THE GIST of Editorial for UPSC Exams : 25 FEBRUARY 2019 (De-odourising sewage (The Hindu))

De-odourising sewage (The Hindu)

Mains Paper 2: Governance
Prelims level: Communicable disease
Mains level: Health related issues

Context

  • The World Bank estimates that more than a fifth of all communicable diseases in India (21%) are caused by contaminated water.
  • It attributes one in ten deaths in India to diseases or infections directly or indirectly transmitted through water.
  • Over 500 children die every day in India due to diarrhoeal diseases.

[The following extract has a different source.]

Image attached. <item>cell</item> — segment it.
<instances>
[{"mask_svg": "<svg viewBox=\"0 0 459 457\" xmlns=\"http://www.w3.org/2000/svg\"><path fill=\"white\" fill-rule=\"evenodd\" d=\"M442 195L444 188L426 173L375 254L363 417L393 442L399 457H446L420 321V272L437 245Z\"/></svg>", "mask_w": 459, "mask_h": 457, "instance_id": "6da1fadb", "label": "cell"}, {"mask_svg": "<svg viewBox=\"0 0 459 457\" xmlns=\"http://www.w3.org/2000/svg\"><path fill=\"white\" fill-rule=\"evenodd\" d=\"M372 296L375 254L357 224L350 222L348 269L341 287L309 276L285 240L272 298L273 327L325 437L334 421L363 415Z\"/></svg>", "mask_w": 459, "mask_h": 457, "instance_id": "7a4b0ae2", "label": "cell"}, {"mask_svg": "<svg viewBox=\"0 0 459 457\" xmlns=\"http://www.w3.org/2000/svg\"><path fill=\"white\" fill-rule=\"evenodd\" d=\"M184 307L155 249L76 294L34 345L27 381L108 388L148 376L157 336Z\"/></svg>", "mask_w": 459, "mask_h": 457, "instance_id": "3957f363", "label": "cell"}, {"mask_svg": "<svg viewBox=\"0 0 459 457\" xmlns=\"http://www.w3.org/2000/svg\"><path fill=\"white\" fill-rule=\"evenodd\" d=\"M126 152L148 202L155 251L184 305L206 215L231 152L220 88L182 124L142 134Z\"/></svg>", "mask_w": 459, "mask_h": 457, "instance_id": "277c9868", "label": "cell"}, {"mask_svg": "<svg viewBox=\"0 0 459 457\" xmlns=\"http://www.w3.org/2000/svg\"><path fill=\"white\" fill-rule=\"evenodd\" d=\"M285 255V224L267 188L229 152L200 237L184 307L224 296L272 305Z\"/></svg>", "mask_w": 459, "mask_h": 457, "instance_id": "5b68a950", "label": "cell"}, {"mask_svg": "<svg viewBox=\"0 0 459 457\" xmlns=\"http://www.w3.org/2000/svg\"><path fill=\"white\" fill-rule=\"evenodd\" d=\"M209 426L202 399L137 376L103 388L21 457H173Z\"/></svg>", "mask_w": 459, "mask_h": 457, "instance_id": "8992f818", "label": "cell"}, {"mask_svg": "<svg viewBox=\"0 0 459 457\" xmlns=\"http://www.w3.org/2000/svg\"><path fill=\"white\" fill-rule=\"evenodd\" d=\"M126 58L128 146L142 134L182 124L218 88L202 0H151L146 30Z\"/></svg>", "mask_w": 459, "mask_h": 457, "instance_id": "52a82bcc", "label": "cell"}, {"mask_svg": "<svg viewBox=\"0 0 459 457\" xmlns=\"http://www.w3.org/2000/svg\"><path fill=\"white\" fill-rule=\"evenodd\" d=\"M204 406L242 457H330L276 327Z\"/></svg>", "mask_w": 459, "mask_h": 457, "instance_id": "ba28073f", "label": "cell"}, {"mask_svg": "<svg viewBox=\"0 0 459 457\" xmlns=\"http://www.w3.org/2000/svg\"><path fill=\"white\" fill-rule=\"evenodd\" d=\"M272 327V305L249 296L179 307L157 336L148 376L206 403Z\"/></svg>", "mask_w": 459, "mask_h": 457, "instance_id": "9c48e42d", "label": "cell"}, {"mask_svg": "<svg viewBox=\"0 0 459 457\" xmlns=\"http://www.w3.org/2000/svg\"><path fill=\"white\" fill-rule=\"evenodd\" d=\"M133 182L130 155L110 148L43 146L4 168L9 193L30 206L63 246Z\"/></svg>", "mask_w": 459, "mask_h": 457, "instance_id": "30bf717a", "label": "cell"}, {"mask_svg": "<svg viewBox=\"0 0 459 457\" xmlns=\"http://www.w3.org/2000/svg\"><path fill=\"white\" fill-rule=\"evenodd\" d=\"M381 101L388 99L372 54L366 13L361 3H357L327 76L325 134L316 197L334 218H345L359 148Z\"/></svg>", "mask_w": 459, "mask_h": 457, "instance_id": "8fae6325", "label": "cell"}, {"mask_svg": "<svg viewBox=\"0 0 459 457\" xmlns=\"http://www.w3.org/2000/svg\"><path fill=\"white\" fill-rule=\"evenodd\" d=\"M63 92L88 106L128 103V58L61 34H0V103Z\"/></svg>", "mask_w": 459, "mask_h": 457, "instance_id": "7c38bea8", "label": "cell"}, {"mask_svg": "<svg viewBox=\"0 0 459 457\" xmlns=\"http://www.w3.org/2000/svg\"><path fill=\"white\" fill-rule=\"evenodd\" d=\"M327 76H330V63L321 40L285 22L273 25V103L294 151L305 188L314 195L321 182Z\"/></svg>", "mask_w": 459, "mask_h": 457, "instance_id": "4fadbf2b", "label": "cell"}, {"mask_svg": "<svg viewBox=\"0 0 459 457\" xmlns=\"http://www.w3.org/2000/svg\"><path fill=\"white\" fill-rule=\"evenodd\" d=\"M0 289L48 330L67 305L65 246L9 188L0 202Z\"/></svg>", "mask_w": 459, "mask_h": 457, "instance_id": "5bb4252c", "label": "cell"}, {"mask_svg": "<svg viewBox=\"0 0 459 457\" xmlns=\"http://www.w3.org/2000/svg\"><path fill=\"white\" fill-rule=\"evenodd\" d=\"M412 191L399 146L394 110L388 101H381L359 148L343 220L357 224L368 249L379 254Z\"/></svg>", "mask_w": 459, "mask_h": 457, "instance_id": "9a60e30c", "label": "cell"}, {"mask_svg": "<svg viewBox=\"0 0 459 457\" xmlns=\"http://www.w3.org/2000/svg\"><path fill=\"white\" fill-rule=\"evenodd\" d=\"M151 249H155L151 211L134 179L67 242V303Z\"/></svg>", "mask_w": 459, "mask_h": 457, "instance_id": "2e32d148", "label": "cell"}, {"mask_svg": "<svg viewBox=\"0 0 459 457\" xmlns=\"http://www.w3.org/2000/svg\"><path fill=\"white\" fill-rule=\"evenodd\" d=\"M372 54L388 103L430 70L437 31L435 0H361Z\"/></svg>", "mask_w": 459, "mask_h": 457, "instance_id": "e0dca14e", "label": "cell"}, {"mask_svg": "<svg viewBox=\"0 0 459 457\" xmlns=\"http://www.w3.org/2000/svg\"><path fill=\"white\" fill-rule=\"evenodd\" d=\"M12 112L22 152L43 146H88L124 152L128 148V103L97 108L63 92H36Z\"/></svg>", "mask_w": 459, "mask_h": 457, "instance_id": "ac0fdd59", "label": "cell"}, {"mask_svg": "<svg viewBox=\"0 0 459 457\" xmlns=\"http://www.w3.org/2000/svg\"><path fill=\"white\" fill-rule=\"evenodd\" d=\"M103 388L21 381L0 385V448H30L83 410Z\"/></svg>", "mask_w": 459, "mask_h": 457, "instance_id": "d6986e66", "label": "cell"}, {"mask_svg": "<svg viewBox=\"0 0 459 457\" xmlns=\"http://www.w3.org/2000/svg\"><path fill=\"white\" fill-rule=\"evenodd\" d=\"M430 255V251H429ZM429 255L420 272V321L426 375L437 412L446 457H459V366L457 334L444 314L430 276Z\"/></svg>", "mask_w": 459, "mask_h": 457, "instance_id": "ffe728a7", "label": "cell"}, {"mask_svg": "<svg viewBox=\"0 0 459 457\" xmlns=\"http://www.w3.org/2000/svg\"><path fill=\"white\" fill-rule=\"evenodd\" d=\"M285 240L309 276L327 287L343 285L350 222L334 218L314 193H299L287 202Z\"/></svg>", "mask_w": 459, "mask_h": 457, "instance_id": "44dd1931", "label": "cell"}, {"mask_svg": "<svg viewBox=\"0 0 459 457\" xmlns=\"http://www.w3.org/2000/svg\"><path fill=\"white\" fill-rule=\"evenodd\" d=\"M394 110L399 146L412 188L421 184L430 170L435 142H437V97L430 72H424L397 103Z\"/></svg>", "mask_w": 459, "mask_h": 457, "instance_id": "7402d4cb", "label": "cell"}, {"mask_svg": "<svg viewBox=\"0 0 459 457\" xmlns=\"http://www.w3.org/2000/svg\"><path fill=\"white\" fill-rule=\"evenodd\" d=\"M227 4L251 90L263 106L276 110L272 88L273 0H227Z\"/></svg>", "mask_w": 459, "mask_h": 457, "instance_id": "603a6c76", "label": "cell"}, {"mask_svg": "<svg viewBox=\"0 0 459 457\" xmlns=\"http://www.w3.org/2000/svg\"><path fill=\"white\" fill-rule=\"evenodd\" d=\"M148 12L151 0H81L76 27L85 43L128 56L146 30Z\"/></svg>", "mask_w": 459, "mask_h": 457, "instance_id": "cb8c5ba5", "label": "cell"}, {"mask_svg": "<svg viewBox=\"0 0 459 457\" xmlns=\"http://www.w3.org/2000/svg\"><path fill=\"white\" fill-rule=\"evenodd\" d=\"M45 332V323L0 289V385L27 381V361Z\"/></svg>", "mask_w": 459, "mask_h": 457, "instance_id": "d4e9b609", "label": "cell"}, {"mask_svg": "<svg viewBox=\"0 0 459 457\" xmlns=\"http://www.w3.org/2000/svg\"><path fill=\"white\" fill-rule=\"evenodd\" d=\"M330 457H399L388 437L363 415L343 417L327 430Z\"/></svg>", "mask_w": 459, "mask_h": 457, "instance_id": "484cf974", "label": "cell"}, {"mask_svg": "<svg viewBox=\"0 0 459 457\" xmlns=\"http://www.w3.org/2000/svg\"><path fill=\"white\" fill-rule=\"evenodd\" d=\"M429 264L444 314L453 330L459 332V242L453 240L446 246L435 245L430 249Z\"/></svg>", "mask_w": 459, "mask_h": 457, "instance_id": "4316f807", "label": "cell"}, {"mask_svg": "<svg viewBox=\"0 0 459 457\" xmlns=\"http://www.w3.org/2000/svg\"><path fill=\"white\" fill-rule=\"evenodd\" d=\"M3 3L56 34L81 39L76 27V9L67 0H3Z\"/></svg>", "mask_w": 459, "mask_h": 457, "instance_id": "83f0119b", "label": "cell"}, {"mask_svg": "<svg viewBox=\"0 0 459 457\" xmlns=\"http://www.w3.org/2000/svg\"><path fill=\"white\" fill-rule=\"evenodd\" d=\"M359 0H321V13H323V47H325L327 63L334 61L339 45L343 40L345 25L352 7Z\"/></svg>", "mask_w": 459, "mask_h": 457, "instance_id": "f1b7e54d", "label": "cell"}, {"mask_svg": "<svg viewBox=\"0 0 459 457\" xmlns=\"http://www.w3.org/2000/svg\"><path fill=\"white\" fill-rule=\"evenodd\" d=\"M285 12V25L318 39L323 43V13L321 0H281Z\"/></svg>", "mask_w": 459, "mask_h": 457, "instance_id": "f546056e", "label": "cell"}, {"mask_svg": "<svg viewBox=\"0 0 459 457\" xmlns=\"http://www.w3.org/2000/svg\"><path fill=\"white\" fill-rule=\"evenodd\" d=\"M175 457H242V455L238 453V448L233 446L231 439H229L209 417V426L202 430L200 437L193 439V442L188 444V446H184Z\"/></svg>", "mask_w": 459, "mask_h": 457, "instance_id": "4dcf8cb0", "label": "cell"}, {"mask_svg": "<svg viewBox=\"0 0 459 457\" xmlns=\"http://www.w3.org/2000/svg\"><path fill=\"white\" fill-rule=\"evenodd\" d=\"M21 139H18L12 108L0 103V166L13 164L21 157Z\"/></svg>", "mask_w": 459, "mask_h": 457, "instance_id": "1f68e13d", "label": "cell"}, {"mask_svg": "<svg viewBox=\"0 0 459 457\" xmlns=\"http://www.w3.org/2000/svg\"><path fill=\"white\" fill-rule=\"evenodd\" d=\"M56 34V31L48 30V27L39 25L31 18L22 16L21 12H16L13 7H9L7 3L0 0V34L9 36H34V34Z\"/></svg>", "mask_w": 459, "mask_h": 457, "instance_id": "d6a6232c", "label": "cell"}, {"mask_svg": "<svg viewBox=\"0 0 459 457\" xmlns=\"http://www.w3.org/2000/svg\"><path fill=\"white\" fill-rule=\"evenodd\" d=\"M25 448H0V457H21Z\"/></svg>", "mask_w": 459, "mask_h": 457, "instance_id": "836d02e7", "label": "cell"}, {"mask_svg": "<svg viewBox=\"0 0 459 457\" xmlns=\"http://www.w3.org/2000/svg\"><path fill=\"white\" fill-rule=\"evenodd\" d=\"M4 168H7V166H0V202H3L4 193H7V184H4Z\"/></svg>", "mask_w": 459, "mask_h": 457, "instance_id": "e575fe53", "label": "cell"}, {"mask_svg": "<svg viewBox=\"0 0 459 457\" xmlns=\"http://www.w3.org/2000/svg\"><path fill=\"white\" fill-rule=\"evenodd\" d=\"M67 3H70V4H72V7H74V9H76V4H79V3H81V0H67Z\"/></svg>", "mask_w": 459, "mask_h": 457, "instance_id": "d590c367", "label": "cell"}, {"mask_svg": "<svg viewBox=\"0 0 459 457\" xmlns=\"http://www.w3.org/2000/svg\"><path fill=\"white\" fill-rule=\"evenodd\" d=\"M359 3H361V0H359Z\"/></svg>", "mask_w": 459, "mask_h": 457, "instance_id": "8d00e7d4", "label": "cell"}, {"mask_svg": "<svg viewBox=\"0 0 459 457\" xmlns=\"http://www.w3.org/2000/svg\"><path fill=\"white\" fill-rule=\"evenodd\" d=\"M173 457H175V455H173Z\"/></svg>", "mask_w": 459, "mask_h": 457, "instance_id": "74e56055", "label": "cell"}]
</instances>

Nitrogen, a growing pollutant

  • According to a study by the Indian Nitrogen Group, a task force of scientists tracking the issue, the amount of reactive nitrogen in a bulk of the water bodies in India is already twice the limit prescribed by WHO.
  • Nitrogen pollution from untreated sewage, the study found, now outstrips nitrogen pollution from the Indian farmer’s urea addiction.
  • Toilets are being built in mission mode and there is enough anecdotal evidence to suggest that there has been a measurable reduction in the number of people defecating in the open, which stood at over 500 million or half the population a few years ago.

Clean India missions

  • India’s latest, largest and most significantly scaled attempt at cleanliness the Swachh Bharat Abhiyan is likely to add to this problem.
  • Under the mission, in the past four years alone, over nine crore toilets have been constructed. Of these, only 60 lakh are in urban areas, where one assumes they are connected to some sort of sewage system (even this assumption is a stretch.

Problems and solution

  • A study done by the Centre for Science and Environment in 30 cities in Uttar Pradesh found that only 28% of toilets in these cities were connected to a sewage system).
  • The rest will be generating fecal sludge, sewage and septage which have no place to go.
  • It will simply get dumped, polluting land, surface and ground water and killing our rivers and ponds.
  • According to the Central Pollution Control Board (CPCB), 63% of urban sewage flowing into rivers is untreated.
  • The CPCB’s website admits that the gap between sewage generated in urban areas (all Class 1 and Class 2 towns) and capacity for treating that is over 78%.
  • Up to a third of the installed sewage treatment capacity is fully or partly dysfunctional.
  • Even where the plants are working, many are not working at full capacity, because the infrastructure needed to feed the raw sewage into the treatment plant a network of drains, sewers and pumping stations is inadequate or incomplete.
  • The nation is building toilets in mission mode, one would have thought civic administrations would be building drains and sewers and treatment plants with the same zeal.

Access to water

  • The water is increasingly becoming the biggest challenge faced by most Indian cities today.
  • According to NITI Aayog’s composite water management index report released last year, 75% of households do not have access to drinking water on premises.
  • 70% households lack piped water (potable or otherwise) and as many as 20 cities will effectively use up all available water resources by 2020.

Conclusion

  •  Sewage and waste need to come at centre-stage in our policy debates.
  •  Elections may be fought on ‘bijli, sadak, paani’ (power, roads, water) but no election is fought over naali (drain).
  •  Unless that happens, we run the real risk of eventually either choking or being poisoned by our own waste.

Online Coaching for UPSC PRE Exam

General Studies Pre. Cum Mains Study Materials

Prelims Questions:

Q1. Which among the following pollutants is/are covered under the National Ambient Air Quality Standards notified by the Central Pollution Control Board?

1. Sulphur Dioxide
2. Lead
3. Ozone

Select the correct answer using the code given below.

(a) 1 and 3 only
(b) 1 only
(c) 2 and 3 only
(d) 1, 2 and 3

Answer: D

Mains Questions:
Q1. To what extent India’s cities are drowning in waste pollution system. What are the measures need to tackle this kind of problems? Comment.